> _What to work on_: Please write out every one of the records below word for word, leaving the pictures out of your answer.

> _Questions about scenes shown in pictures_:
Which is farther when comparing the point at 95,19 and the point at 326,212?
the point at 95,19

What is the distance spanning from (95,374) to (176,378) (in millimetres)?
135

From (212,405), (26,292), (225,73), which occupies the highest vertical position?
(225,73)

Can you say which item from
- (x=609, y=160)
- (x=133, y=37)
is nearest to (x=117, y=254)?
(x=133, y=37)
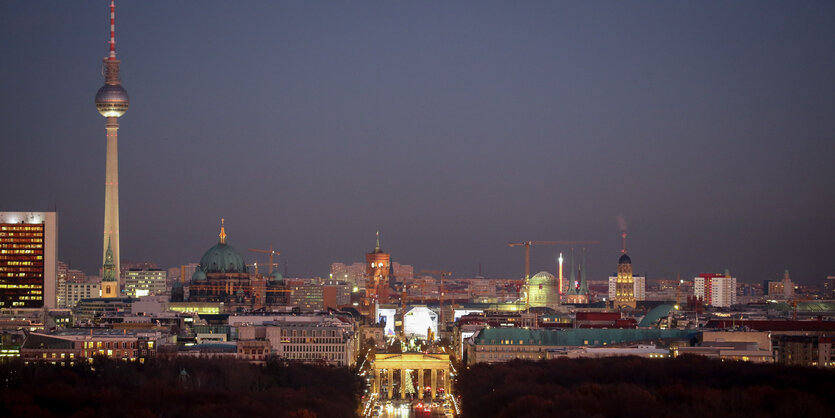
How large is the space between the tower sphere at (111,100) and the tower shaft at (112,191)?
851mm

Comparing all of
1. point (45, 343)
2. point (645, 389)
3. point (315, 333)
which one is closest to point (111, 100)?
point (315, 333)

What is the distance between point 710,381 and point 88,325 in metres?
61.9

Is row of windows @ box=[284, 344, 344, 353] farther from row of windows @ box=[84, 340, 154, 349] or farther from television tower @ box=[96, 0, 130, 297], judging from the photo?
television tower @ box=[96, 0, 130, 297]

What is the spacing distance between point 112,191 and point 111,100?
9191mm

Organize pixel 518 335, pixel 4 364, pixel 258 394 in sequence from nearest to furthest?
1. pixel 258 394
2. pixel 4 364
3. pixel 518 335

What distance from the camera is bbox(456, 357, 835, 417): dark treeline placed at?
79.9 m

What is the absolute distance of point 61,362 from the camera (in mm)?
113250

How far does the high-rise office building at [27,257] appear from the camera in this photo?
169 meters

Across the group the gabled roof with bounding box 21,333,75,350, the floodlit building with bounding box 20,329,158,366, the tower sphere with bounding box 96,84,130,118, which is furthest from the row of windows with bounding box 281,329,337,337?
the tower sphere with bounding box 96,84,130,118

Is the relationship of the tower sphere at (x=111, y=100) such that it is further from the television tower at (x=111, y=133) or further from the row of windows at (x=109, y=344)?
the row of windows at (x=109, y=344)

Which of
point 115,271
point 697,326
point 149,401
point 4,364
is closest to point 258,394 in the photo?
point 149,401

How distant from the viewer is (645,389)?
93000 mm

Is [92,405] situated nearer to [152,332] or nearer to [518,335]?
[152,332]

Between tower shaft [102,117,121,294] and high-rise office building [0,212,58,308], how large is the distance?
16741 mm
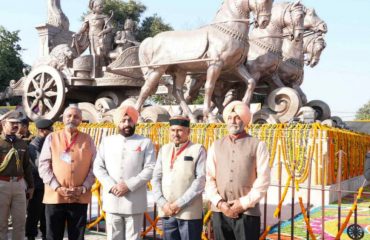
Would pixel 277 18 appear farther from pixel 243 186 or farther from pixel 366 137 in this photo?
pixel 243 186

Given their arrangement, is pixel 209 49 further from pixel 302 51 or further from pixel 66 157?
pixel 66 157

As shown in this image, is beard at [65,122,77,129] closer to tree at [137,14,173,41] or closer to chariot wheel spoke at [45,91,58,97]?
chariot wheel spoke at [45,91,58,97]

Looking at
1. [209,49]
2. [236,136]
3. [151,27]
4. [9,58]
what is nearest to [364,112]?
[151,27]

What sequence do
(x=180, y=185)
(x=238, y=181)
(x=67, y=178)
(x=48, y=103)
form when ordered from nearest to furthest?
(x=238, y=181) < (x=180, y=185) < (x=67, y=178) < (x=48, y=103)

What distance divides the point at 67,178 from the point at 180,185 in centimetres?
98

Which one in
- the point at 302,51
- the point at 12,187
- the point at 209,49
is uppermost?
the point at 302,51

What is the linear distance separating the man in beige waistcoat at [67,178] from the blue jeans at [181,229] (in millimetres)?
768

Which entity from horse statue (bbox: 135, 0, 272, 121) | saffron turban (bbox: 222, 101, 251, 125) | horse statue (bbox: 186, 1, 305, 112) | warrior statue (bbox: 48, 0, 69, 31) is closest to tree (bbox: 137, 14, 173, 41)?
warrior statue (bbox: 48, 0, 69, 31)

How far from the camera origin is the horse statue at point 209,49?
28.8 ft

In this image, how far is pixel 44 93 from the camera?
450 inches

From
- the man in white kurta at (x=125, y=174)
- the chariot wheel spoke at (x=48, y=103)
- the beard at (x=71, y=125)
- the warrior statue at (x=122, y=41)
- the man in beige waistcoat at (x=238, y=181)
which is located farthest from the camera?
the warrior statue at (x=122, y=41)

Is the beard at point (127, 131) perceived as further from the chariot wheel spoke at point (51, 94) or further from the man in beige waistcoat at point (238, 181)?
the chariot wheel spoke at point (51, 94)

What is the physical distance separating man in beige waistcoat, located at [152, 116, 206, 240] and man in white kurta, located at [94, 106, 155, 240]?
0.42 ft

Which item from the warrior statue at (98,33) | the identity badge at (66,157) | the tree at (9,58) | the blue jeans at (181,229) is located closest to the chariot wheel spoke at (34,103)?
the warrior statue at (98,33)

> _Reply_:
Which is farther when comparing the point at 95,19 and the point at 326,212?
the point at 95,19

What is the distance spanning from (95,374) to (176,378) (in millimetres)?
135

From (212,405), (26,292), (225,73), which occupies the highest vertical position?
(225,73)

Can you say which item from
- (x=609, y=160)
- (x=133, y=37)
is nearest to (x=117, y=254)?
(x=133, y=37)
How large is the space between the tower sphere at (111,100) and the tower shaft at (112,191)?
851mm

Comparing all of
1. point (45, 343)
2. point (645, 389)
3. point (315, 333)
which one is closest to point (111, 100)?
point (315, 333)

What is the distance between point 710,381 and point 88,325 in metres?
61.9

Is row of windows @ box=[284, 344, 344, 353] farther from row of windows @ box=[84, 340, 154, 349] or farther from television tower @ box=[96, 0, 130, 297], judging from the photo?
television tower @ box=[96, 0, 130, 297]

What is the spacing distance between point 112,191 and point 111,100?
9191mm

Organize pixel 518 335, pixel 4 364, pixel 258 394 in sequence from nearest to furthest?
1. pixel 258 394
2. pixel 4 364
3. pixel 518 335

What distance from the camera is bbox(456, 357, 835, 417): dark treeline placed at?
79.9 m

What is the absolute distance of point 61,362 from the camera (in mm)?
113250

How far does the high-rise office building at [27,257] appear from the camera in this photo?
169 meters

Across the group the gabled roof with bounding box 21,333,75,350, the floodlit building with bounding box 20,329,158,366, the tower sphere with bounding box 96,84,130,118, which is furthest from the row of windows with bounding box 281,329,337,337?
the tower sphere with bounding box 96,84,130,118

Is the relationship of the tower sphere at (x=111, y=100) such that it is further from the television tower at (x=111, y=133) or further from the row of windows at (x=109, y=344)?
the row of windows at (x=109, y=344)

Which of
point 115,271
point 697,326
point 149,401
point 4,364
is closest to point 258,394 in the photo?
point 149,401

How distant from the viewer is (645,389)?
93000 mm

Is [92,405] situated nearer to [152,332] or nearer to [518,335]?
[152,332]

Between tower shaft [102,117,121,294] and high-rise office building [0,212,58,308], how large is the distance?
16741 mm
Would pixel 277 18 appear farther from pixel 243 186 or farther from pixel 366 137 in this photo?
pixel 243 186

Given their arrangement, is pixel 209 49 further from pixel 302 51 or further from pixel 66 157?
pixel 66 157

As shown in this image, is beard at [65,122,77,129] closer to tree at [137,14,173,41] or closer to chariot wheel spoke at [45,91,58,97]?
chariot wheel spoke at [45,91,58,97]

Looking at
1. [209,49]
2. [236,136]
3. [151,27]
4. [9,58]
what is nearest to [364,112]?
[151,27]

What sequence do
(x=180, y=185)
(x=238, y=181)
(x=67, y=178)
(x=48, y=103)
form when ordered from nearest to furthest?
(x=238, y=181) < (x=180, y=185) < (x=67, y=178) < (x=48, y=103)

What distance divides the point at 67,178 from the point at 180,185 in centimetres?
98

Which one in
- the point at 302,51
- the point at 12,187
- the point at 209,49
is uppermost?
the point at 302,51

What is the linear distance separating the man in beige waistcoat at [67,178] from the blue jeans at [181,229] (in millimetres)?
768

Which entity from horse statue (bbox: 135, 0, 272, 121) | saffron turban (bbox: 222, 101, 251, 125) | horse statue (bbox: 186, 1, 305, 112) | warrior statue (bbox: 48, 0, 69, 31) is closest to tree (bbox: 137, 14, 173, 41)?
warrior statue (bbox: 48, 0, 69, 31)

How far from the camera origin is the horse statue at point 209,49?
28.8 ft

In this image, how far is pixel 44 93 from the camera?
450 inches

From
- the man in white kurta at (x=125, y=174)
- the chariot wheel spoke at (x=48, y=103)
- the beard at (x=71, y=125)
- the warrior statue at (x=122, y=41)
- the man in beige waistcoat at (x=238, y=181)
which is located farthest from the camera?
the warrior statue at (x=122, y=41)

Is the beard at point (127, 131) perceived as further from the chariot wheel spoke at point (51, 94) or further from the man in beige waistcoat at point (238, 181)?
the chariot wheel spoke at point (51, 94)

What is the physical distance separating man in beige waistcoat, located at [152, 116, 206, 240] and man in white kurta, located at [94, 106, 155, 240]?
0.42 ft

Which item from the warrior statue at (98,33) | the identity badge at (66,157) | the tree at (9,58) | the blue jeans at (181,229) is located closest to the chariot wheel spoke at (34,103)?
the warrior statue at (98,33)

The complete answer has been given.